ADDRESS CONFIGURATION
This version of the STRIP driver requires static pre-configuration of the mapping from IP addresses to packet radio MAC addresses. The route(8) command should be used to bind a peer STRIP host's packet radio IP address to the peer's link-level packet radio address.Radio addresses are encoded using the hex equivalent of the packet radio's decimal ASCII address. For example, the following route command will configure a routing entry to a packet radio with a MAC address of 1234-5678, and an IP address 10.11.12.13, reachable via the strip0 interface:
route add -host 10.11.12.13 -link strip0:1:2:3:4:5:6:7:8
Generalising from this example to other IP addresses and to other 8-digit MAC addresses should be clear.
RADIO CONFIGURATION
The Metricom Ricochet packet radios can auto-baud at speeds up to 38.4K baud.

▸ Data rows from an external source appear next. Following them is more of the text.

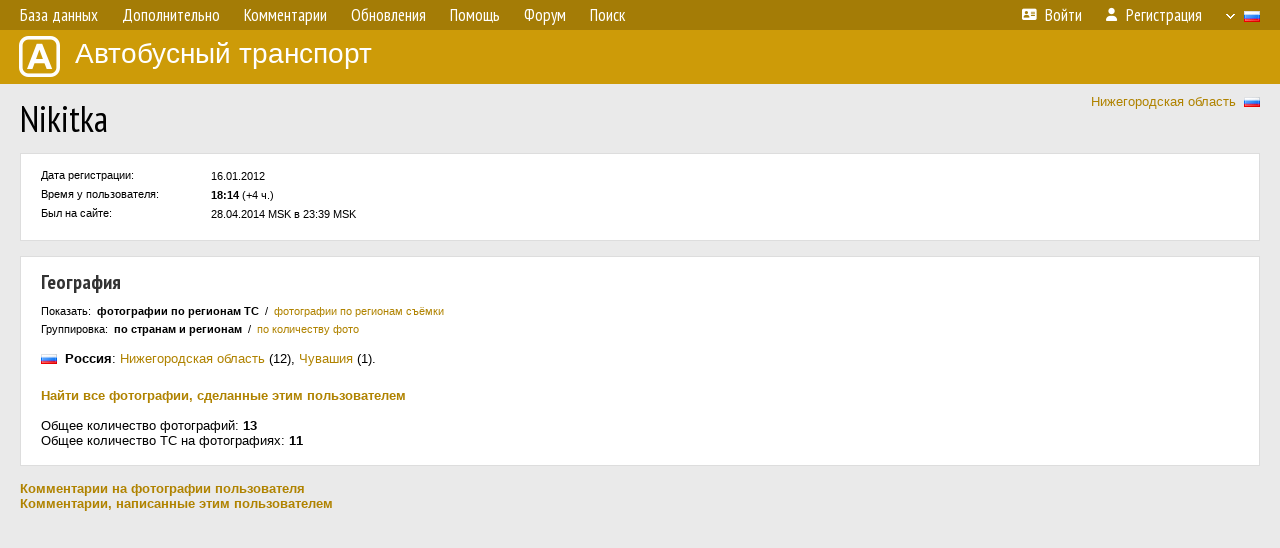

--- FILE ---
content_type: text/html; charset=UTF-8
request_url: https://fotobus.msk.ru/api.php?action=get-author-stats&aid=6751&stat_pcid=0&group_rid=1
body_size: 156
content:
<div style="margin:0 0 7px 26px; text-indent:-26px"><img class="flag" src="/img/r/1.gif"> &nbsp;<b>Россия</b>: <span class="nw"><a href="/search.php?auth=1&amp;vcid=40&amp;aid=6751">Нижегородская область</a>&nbsp;(12)</span>, <span class="nw"><a href="/search.php?auth=1&amp;vcid=56&amp;aid=6751">Чувашия</a>&nbsp;(1)</span>.</div>

--- FILE ---
content_type: text/html; charset=utf-8
request_url: https://www.google.com/recaptcha/api2/aframe
body_size: 267
content:
<!DOCTYPE HTML><html><head><meta http-equiv="content-type" content="text/html; charset=UTF-8"></head><body><script nonce="xDffl1c5C-gF-D-JvSU9jg">/** Anti-fraud and anti-abuse applications only. See google.com/recaptcha */ try{var clients={'sodar':'https://pagead2.googlesyndication.com/pagead/sodar?'};window.addEventListener("message",function(a){try{if(a.source===window.parent){var b=JSON.parse(a.data);var c=clients[b['id']];if(c){var d=document.createElement('img');d.src=c+b['params']+'&rc='+(localStorage.getItem("rc::a")?sessionStorage.getItem("rc::b"):"");window.document.body.appendChild(d);sessionStorage.setItem("rc::e",parseInt(sessionStorage.getItem("rc::e")||0)+1);localStorage.setItem("rc::h",'1764857654479');}}}catch(b){}});window.parent.postMessage("_grecaptcha_ready", "*");}catch(b){}</script></body></html>

--- FILE ---
content_type: application/javascript
request_url: https://fotobus.msk.ru/author.js?1675462611
body_size: 781
content:
function getBodyScrollTop()
{
	return self.pageYOffset || (document.documentElement && document.documentElement.scrollTop) || (document.body && document.body.scrollTop);
}


function showUserPhoto()
{
	$('#userphoto_big_img').attr('src', '/_update_temp/userphotos/' + aid + '.jpg?' + userphoto);
	$('#userphoto_big_div').css('top', (getBodyScrollTop() + 10) + 'px').show();
}


function hideUserPhoto()
{
	$('#userphoto_big_div').hide();
}


function loadStats()
{
	var block = $('#au-stat-wrapper');
	block.html('<div class="wait-loader"></div>');

	document.cookie = 'author_show='  + (stat_pcid ? 'p' : 'v') + '; path=/; max-age=' + (86400 * 365);
	document.cookie = 'author_group=' + (group_rid ? 'g' : 'c') + '; path=/; max-age=' + (86400 * 365);

	$.get('/api.php', { action: 'get-author-stats', aid: aid, stat_pcid: stat_pcid, group_rid: group_rid }, function(r) { block.html(r); }).fail(function(jx) { if (jx.responseText != '') console.log(jx.responseText); });
}


$(document).ready(function()
{
	loadStats();

	$('#stat-vcid').on('click', function() { stat_pcid = 0; $('#stat-vcid').removeClass('like-a-link').css('font-weight', 'bold'); $('#stat-pcid').addClass('like-a-link').css('font-weight', 'normal'); loadStats(); });
	$('#stat-pcid').on('click', function() { stat_pcid = 1; $('#stat-pcid').removeClass('like-a-link').css('font-weight', 'bold'); $('#stat-vcid').addClass('like-a-link').css('font-weight', 'normal'); loadStats(); });

	$('#group-rid').on('click', function() { group_rid = 1; $('#group-rid').removeClass('like-a-link').css('font-weight', 'bold'); $('#group-cid').addClass('like-a-link').css('font-weight', 'normal'); loadStats(); });
	$('#group-cid').on('click', function() { group_rid = 0; $('#group-cid').removeClass('like-a-link').css('font-weight', 'bold'); $('#group-rid').addClass('like-a-link').css('font-weight', 'normal'); loadStats(); });


	$('.toggle, .toggle-label').on('click', function()
	{
		var toggle = $('.toggle').toggleClass('on');

		var subscr_cnt = $('#subscr_cnt');
		var cnt = parseInt(subscr_cnt.text());
		subscr_cnt.html(toggle.is('.on') ? cnt+1 : cnt-1);

		$.get('/api.php', { action: 'subscribe', id: aid, subj: 'a' }, function (r)
		{
			if (r != 0 && r != 1)
			{
				toggle.toggleClass('on');
				alert(r);
			}
			else toggle.attr('class', (r == 1) ? 'toggle on' : 'toggle');
		});
	});


	$(this).on('click', function(e)
	{
		if (e.target.id != 'userphoto_big_div' && e.target.id != 'userphoto_img') hideUserPhoto();
	});
});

At higher speeds -- 57600 or 115200 -- the packet radio cannot autobaud. When running at high speeds, the packet radio's serial port should be manually configured to permanently run at the desired speed. Use a terminal emulator and the Hayes command ATS304=115200 to set the serial baudrate to the specified number (or 0 for autobaud). The command AT&W will then save the current packet radio state in non-volatile memory.Metricom Ricochet packet radios can operate in either “modem-emulation” mode or in packet mode (i.e. “star mode”). The strip driver automatically detects if the packet radio has fallen out of “star mode”, and resets it back into “star mode”, if the baud rate was set correctly by slattach(8).
HISTORY
strip was originally developed for the Linux kernel by Stuart Cheshire of Stanford's Operating Systems and Networking group, as part of Mary Baker's MosquitoNet project.This strip driver was ported to NetBSD by Jonathan Stone at Stanford's Distributed Systems Group and first distributed with NetBSD 1.2.
BUGS
Currently, strip is IP-only. Encapsulations for AppleTalk and ARP have been defined, but are not yet implemented in this driver.strip has not been widely tested on a variety of lower-level serial drivers.
The detection and resetting of packet radios that crash out of “star mode” does not always work in this version of the driver. One workaround is to kill the slattach(8) process, ifconfig(8) the strip interface down, and then start a new slattach and rerun ifconfig to enable the interface again.